The EMR CLI supports a wide variety of configuration options to adapt to _your_ data pipeline, not the other way around.

1. Packaging - Ensure a consistent approach to packaging your production Spark jobs.
2. Deployment - Easily deploy your Spark jobs across multiple EMR environments or deployment frameworks like EC2, EKS, and Serverless.
3. CI/CD - Easily test each iteration of your code without resorting to messy shell scripts. :)

The initial use cases are:

1. Consistent packaging for PySpark projects.
2. Use in CI/CD pipelines for packaging, deployment of artifacts, and integration testing.

> **Warning**: This tool is still under active development, so commands may change until a stable 1.0 release is made.

## Quick Start

You can use the EMR CLI to take a project from nothing to running in EMR Serverless is 2 steps.

First, let's install the `emr` command from this repository (PyPi support coming soon).

```bash
python3 -m pip install git+https://github.com/awslabs/amazon-emr-cli
```

> **Note** This tutorial assumes you have already [setup EMR Serverless](https://docs.aws.amazon.com/emr/latest/EMR-Serverless-UserGuide/setting-up.html) and have an EMR Serverless application, job role, and S3 bucket you can use. You can also use the `emr bootstrap` command.

1. Create a sample project

```bash
emr init scratch
```

> 📔 Tip: Use `--project-type poetry` to create a [Poetry](https://python-poetry.org/) project!

You should now have a sample PySpark project in your scratch directory.

```
scratch
├── Dockerfile
├── entrypoint.py
├── jobs
│   └── extreme_weather.py
└── pyproject.toml

1 directory, 4 files
```

2. Now deploy and run on an EMR Serverless application!

```bash
emr run \
    --entry-point entrypoint.py \
    --application-id ${APPLICATION_ID} \
    --job-role ${JOB_ROLE_ARN} \
    --s3-code-uri  s3://${S3_BUCKET}/tmp/emr-cli-demo/ \
    --build \
    --wait
```

This command performs the following actions:

- Packages your project dependencies into a python virtual environment
- Uploads the Spark entrypoint and packaged dependencies to S3
- Starts an EMR Serverless job
- Waits for the job to run to a successful completion!

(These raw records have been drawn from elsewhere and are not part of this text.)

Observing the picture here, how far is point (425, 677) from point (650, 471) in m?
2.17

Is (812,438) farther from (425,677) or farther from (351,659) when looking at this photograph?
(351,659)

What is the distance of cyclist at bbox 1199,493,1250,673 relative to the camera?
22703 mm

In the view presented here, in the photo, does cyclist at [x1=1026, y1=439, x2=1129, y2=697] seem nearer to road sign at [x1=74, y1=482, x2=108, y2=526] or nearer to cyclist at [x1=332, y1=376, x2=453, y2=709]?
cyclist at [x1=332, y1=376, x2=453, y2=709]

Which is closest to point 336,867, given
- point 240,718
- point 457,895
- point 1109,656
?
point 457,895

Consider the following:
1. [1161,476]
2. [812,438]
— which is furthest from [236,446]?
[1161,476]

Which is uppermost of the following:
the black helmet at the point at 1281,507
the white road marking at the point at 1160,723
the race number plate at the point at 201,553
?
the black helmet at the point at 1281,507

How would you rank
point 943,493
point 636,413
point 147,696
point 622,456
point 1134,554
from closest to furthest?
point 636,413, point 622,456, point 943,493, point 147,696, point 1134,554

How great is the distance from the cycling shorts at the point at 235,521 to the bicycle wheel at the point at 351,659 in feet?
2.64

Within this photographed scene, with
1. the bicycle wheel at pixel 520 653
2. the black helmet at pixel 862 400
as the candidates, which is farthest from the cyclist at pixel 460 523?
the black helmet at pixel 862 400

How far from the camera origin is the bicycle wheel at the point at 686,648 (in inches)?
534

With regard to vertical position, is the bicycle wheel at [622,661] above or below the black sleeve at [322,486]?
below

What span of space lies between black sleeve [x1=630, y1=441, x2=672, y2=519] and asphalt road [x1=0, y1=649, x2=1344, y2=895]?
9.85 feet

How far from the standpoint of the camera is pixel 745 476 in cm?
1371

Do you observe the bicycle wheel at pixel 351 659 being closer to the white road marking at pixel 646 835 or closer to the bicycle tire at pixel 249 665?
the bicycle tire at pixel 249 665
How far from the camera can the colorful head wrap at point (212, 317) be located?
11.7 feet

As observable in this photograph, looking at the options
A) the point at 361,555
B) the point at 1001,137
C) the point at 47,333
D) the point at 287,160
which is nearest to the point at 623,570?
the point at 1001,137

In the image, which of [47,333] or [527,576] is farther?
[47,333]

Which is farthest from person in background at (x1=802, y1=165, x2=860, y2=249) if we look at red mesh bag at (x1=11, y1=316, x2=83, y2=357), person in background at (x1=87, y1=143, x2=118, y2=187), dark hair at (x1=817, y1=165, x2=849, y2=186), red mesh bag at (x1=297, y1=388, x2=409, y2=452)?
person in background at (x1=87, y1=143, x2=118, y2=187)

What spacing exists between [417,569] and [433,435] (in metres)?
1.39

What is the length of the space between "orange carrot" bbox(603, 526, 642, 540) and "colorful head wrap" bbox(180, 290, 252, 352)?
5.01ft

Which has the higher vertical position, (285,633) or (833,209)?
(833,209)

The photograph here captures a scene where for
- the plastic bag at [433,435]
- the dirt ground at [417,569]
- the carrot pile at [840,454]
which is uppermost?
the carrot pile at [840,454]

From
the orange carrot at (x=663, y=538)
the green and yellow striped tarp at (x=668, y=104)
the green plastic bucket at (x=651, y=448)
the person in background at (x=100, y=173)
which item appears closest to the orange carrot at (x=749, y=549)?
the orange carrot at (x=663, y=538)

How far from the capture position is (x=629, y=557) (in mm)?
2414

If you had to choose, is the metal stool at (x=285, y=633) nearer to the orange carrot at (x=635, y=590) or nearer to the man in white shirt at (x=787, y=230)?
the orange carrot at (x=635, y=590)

And you're done. Feel free to modify the project to experiment with different things. You can simply re-run the command above to re-package and re-deploy your job.

## pyspark code

In many organizations, PySpark is the primary language for writing Spark jobs. But Python projects can be structured in a variety of ways – a single `.py` file, `requirements.txt`, `setup.py` files, or even `poetry` configurations. EMR CLI aims to bundle your PySpark code the same way regardless of which system you use.

## Spark scala code (coming)

While Spark Scala or Java code will be more standard from a packaging perspective, it's still useful to able to easily deploy and run your jobs across multiple EMR environments.

## Spark SQL (coming)

Want to just write some `.sql` files and have those deployed? No problem.

## Sample Commands

- Create a new PySpark project (other frameworks TBD)

```bash
emr init project-dir
```

- Package your project into a virtual environment archive

```bash
emr package --entry-point main.py
```

The EMR CLI auto-detects the project type and will change the packaging method appropriately.

If you have additional `.py` files, those will be included in the archive.

- Deploy an existing package artifact to S3.

```bash
emr deploy --entry-point main.py --s3-code-uri s3://<BUCKET>/code/
```

- Deploy a PySpark package to S3 and trigger an EMR Serverless job

```bash
emr run --entry-point main.py \
    --s3-code-uri s3://<BUCKET>/code/ \
    --application-id <EMR_SERVERLESS_APP> \
    --job-role <JOB_ROLE_ARN>
```

- Build, deploy, and run an EMR Serverless job and wait for it to finish.

```bash
emr run --entry-point main.py \
    --s3-code-uri s3://<BUCKET>/code/ \
    --application-id <EMR_SERVERLESS_APP> \
    --job-role <JOB_ROLE_ARN> \
    --build \
    --wait
```

> **Note**: If the job fails, the command will exit with an error code.

In the future, you'll also be able to do the following:

- Utilize the same code against an EMR on EC2 cluster

```bash
emr run --cluster-id j-8675309
```

- Or an EMR on EKS virtual cluster.

```bash
emr run --virtual-cluster-id 654abacdefgh1uziuyackhrs1
```

## Security

See [CONTRIBUTING](CONTRIBUTING.md#security-issue-notifications) for more information.

## License

This project is licensed under the Apache-2.0 License.